History

United Kingdom
- Name: Prince Blucher
- Namesake: Prince Blucher
- Owner: C. Blaney
- Launched: 1815, Chittagong
- Fate: Wrecked 1821; broken up in 1824

General characteristics
- Type: Ship
- Tons burthen: 691, (bm)
- Propulsion: Sail
- Notes: Teak-built

= Prince Blucher (1815 ship) =

British ship (1815–1821)

Prince Blucher was launched at Chittagong in 1815. She made one voyage for the British East India Company. She participated in two and possibly three rescues, one particularly notable, and was wrecked in 1821. Condemned, she was laid up and later broken up in 1824.

==Career==
First rescue – Frances Charlotte: left Batavia on 18 September 1816 bound for Bengal, carrying the 78th Highlanders regiment, together with their wives and children. On 5 November Frances Charlotte struck a sunken reef off Preparis. On 10 November Prince Blucher, Captain Weathrall, was sailing in the vicinity when she spied wreckage. Weathrall investigated and when he saw a signal fire stopped to render assistance. Between 11 and 14 November Prince Blucher was able to rescue some 316 men, women, and children before bad weather forced her to leave. She took the survivors to Calcutta, where the Bengal Government dispatched two cruisers to rescue the 130 or so remaining survivors.

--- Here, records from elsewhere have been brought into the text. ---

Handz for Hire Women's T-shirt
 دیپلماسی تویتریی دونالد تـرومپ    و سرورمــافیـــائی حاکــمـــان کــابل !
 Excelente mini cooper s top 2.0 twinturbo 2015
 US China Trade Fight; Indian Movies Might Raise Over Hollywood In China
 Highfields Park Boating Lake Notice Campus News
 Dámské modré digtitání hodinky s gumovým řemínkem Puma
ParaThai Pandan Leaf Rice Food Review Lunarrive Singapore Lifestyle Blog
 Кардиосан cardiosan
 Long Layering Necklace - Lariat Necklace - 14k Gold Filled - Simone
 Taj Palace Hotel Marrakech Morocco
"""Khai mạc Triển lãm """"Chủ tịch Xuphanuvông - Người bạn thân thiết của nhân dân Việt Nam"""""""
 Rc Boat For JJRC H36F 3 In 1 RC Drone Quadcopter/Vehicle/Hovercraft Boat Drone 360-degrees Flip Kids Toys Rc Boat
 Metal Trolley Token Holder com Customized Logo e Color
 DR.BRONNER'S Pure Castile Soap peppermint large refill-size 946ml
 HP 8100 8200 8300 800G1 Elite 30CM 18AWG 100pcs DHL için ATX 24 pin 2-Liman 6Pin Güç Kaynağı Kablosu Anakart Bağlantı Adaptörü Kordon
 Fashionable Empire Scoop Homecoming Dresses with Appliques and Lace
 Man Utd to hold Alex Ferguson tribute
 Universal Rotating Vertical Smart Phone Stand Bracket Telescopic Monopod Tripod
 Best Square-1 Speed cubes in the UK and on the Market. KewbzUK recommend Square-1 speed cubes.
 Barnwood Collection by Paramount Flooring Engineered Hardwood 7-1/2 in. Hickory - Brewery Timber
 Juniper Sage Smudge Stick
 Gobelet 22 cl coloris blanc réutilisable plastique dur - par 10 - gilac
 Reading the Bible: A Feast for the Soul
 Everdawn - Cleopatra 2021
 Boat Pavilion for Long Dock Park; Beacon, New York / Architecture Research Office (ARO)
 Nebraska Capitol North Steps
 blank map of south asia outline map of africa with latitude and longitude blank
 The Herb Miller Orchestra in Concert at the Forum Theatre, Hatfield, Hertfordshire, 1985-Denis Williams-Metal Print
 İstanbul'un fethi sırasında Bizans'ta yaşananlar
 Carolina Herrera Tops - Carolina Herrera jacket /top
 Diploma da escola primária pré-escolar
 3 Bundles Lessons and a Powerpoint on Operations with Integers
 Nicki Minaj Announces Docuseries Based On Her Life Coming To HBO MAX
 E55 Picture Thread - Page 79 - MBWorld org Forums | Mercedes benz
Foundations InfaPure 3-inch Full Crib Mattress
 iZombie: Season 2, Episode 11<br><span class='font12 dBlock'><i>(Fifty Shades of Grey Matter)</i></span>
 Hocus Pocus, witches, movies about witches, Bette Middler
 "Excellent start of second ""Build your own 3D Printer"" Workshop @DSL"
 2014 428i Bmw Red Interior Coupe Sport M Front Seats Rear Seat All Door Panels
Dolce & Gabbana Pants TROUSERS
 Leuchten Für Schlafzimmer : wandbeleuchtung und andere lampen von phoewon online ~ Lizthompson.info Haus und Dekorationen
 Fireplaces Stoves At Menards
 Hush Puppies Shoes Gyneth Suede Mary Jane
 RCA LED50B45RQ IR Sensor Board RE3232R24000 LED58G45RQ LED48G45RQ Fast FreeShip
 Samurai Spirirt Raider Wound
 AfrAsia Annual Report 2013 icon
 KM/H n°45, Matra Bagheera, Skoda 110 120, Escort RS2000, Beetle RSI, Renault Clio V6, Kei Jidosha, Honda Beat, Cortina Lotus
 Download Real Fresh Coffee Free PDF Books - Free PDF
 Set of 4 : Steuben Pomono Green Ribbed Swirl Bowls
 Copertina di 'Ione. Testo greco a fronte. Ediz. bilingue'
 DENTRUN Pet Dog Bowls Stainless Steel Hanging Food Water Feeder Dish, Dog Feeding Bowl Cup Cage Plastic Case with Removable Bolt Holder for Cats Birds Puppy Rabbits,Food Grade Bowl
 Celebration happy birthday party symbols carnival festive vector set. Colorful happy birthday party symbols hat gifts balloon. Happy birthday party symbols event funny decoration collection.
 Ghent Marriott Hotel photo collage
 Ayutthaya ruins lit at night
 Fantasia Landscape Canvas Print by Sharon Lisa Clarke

At Calcutta, Weathrall and his men received great praise for their efforts. The Governor-General, on behalf of the government of Bengal, awarded Weathrall 5000 sicca rupees for plate. It also awarded money to his officers and crew. The merchants of Calcutta awarded Weathrall with an engraved silver plate.

EIC voyage (1817): Captain M. T. Weathrall sailed from Calcutta on 1 February 1817. Prince Blucher reached the Cape of Good Hope on 29 April, and arrived at Portsmouth on 30 June. She had carried some of the surviving 78th Highlanders.

Second rescue: Captain Weathrall sailed Prince Blucher from England on 23 August and Madeira on 21 September. On 21 January 1818 she encountered at a boat of pilgrims that had been driven out to sea from Saugor some nine day earlier. They were completely without food or water. Eight had died, two died after Prince Blucher got them aboard, and one more died thereafter. Still, Weathrall was able to bring safely into Calcutta, "eight Brahmans, four women, and twenty-six Bengalees".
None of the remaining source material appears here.